### SUPPLIED DATA
>> START

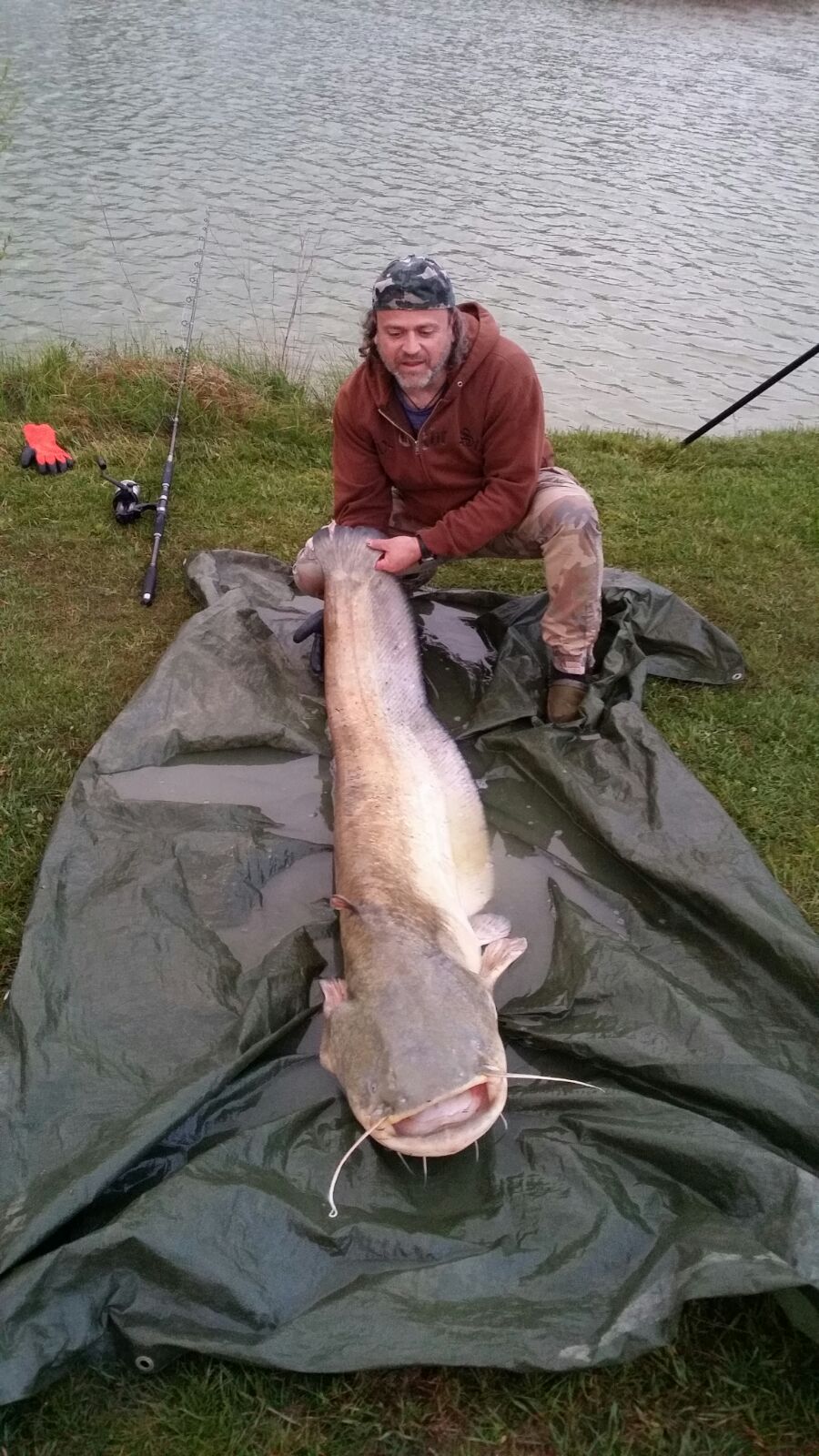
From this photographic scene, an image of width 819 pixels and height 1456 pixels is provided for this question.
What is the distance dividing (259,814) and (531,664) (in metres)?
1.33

>> END
>> START

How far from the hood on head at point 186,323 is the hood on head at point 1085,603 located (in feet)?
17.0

>> END
>> START

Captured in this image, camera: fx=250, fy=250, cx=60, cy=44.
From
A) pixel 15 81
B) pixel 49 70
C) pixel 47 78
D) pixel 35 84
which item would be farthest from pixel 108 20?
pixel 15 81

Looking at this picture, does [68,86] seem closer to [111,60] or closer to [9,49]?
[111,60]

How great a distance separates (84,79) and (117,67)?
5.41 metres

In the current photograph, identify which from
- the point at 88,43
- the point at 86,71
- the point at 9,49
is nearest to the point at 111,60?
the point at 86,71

>> END

### REQUIRED TASK
Pull out every line in the entries above that contains the word "metres", copying each one in full.

### EXERCISE SOLUTION
What is the distance dividing (259,814) and (531,664) (in metres)?
5.41 metres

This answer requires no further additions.